Designing and developing a novel therapeutic drug candidate remains a
daunting task and requires a long time with an investment of approximately ~USD 2-3
billion. Owing to the subpar pharmacokinetic or toxicity profiles of the therapeutic
candidates, only one molecule enters the market over a period of 12 to 24 years. So, the
reduction of cost, time, high attrition rate in the clinical phase, or drug failure has
become a challenging and dire question in front of the pharmaceutical industry. In the
last few decades, steep advancements in artificial intelligence, especially computeraided drug design have emerged with robust and swift drug-designing tools. Existing
reports have clearly indicated an imperative and successful adoption of virtual
screening in drug design and optimization. In parallel, advanced bioinformatics
integrated into genomics and proteomics discovering molecular signatures of disease
based on target identification or signaling cascades has directly or indirectly
smoothened the roadmap of the clinical trial. Integrated genomics, proteomics, and
bioinformatics have produced potent new strategies for addressing several biochemical
challenges and generating new approaches that define new biological products.

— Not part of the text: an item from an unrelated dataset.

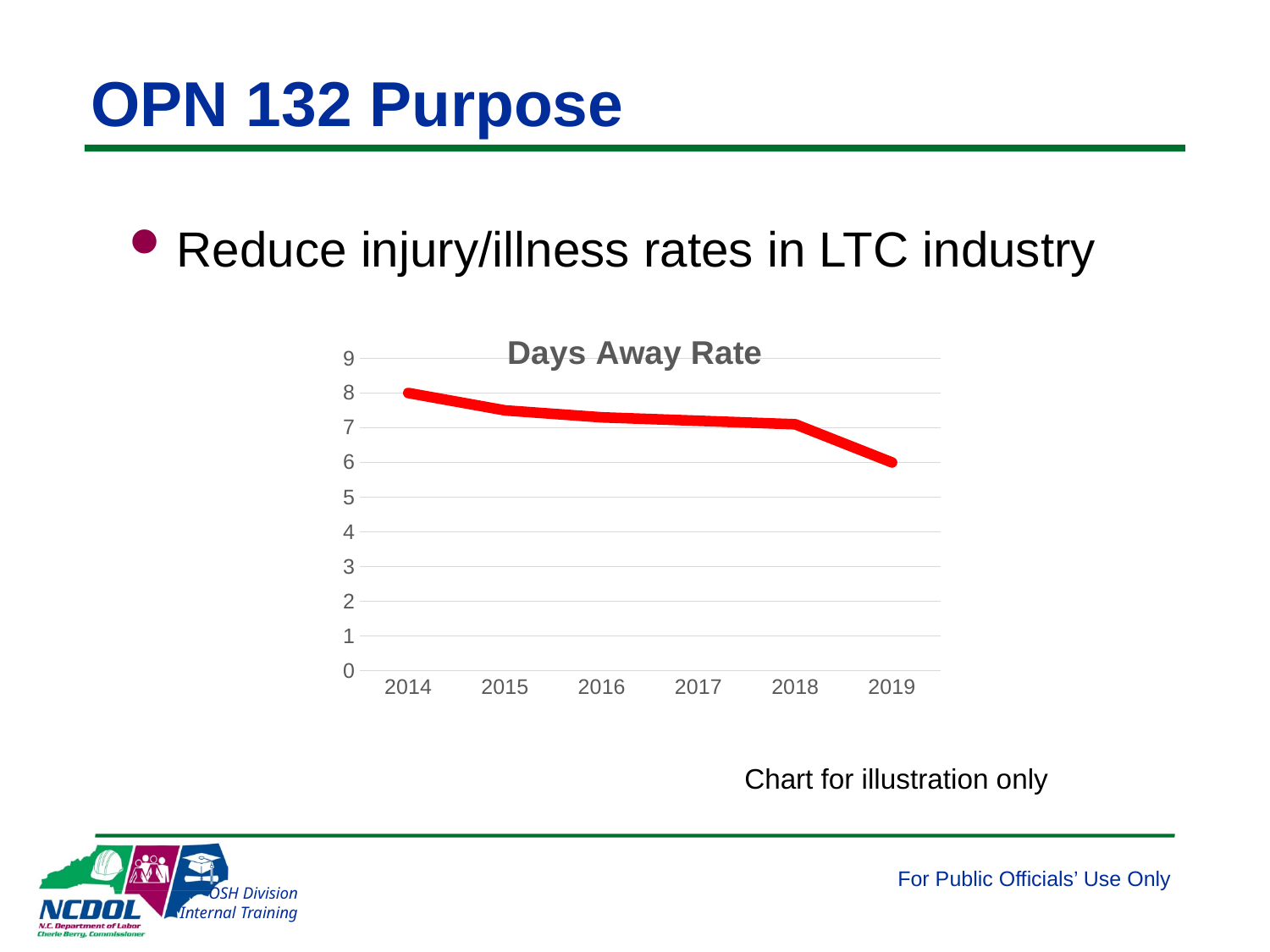
Is the Days Away Rate for 2017 greater or less than 8? less Which year has the highest Days Away Rate? 2014 Which year has the lowest Days Away Rate? 2019 What is the Days Away Rate for 2019? 6 How many years are plotted on the x axis of the chart? 6 What is the title of the chart? Days Away Rate Does the Days Away Rate rise or fall from 2014 to 2019? fall Is the Days Away Rate for 2015 greater or less than 7? greater Which year has the larger Days Away Rate, 2015 or 2019? 2015 What is the Days Away Rate for 2014? 8 Is the Days Away Rate for 2019 greater or less than 7? less What type of chart is shown on the slide? line chart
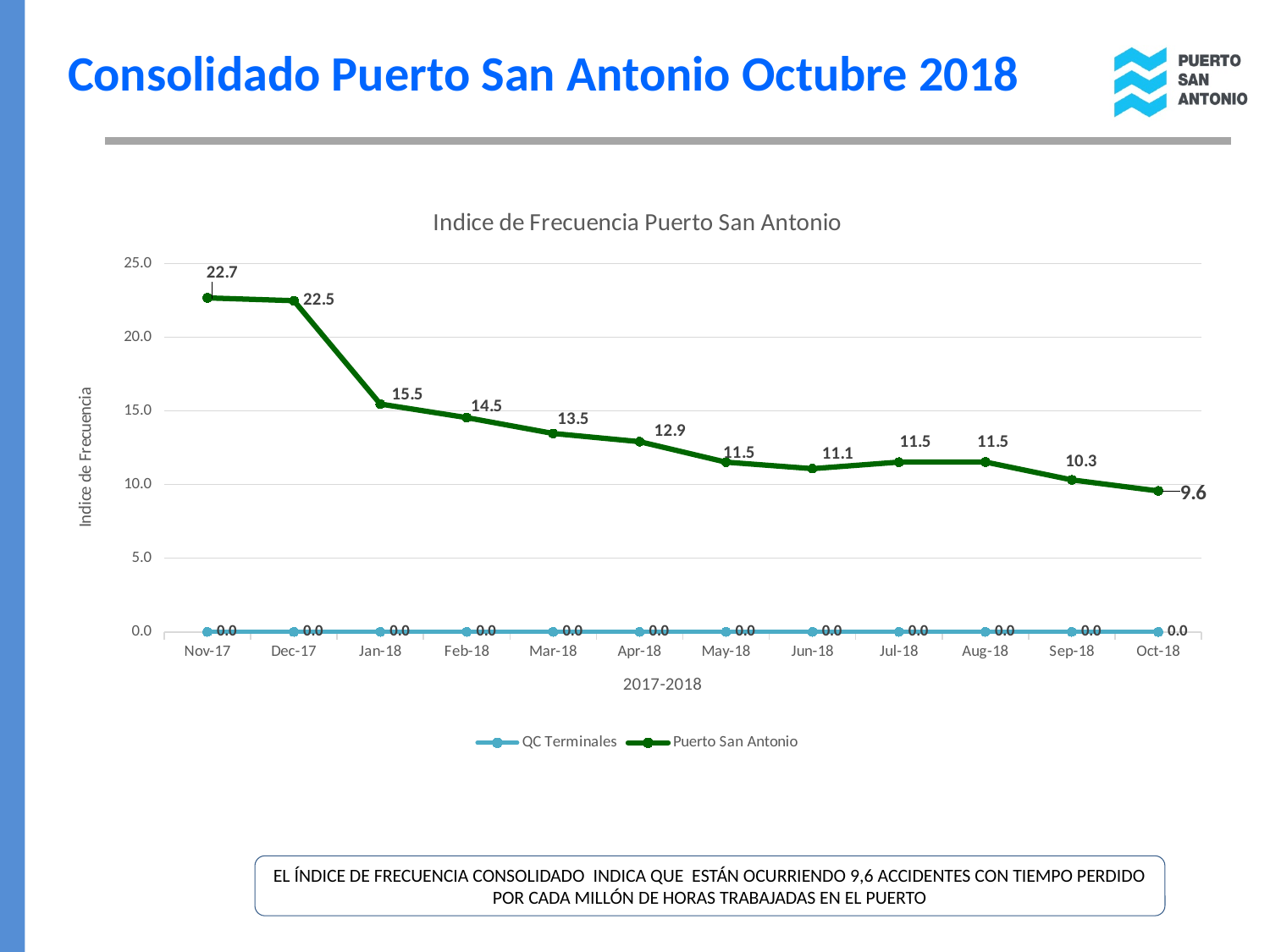
Which is larger for Puerto San Antonio, the value for Jan-18 or the value for Mar-18? Jan-18 What is the value for Puerto San Antonio in Oct-18? 9.6 How many months are shown on the x axis? 12 In which month is the Puerto San Antonio value highest? Nov-17 What is the value for Puerto San Antonio in Nov-17? 22.7 What is the difference between the Puerto San Antonio values for Nov-17 and Oct-18? 13.1 What is the value for QC Terminales in Jun-18? 0.0 What kind of chart is shown on the slide? Line chart Does the Puerto San Antonio series generally rise or fall from Nov-17 to Oct-18? Fall What is the value for Puerto San Antonio in Apr-18? 12.9 In which month is the Puerto San Antonio value lowest? Oct-18 How many series does the legend list? 2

Therefore, it is fruitful to utilize the computational-based high throughput screening
methods to overcome the hurdles in drug discovery and characterize ventures. Besides
that, bioinformatic analysis speed up drug target selection, drug candidate screening,
and refinement, but it can also assist in characterizing side effects and predicting drug
resistance. In this chapter, the authors have discussed a snapshot of State-of-the-Art
technologies in drug designing and development.
Keywords: Artificial intelligence, Computer aided drug designing, Genomics, Pharmacokinetics, Proteomics.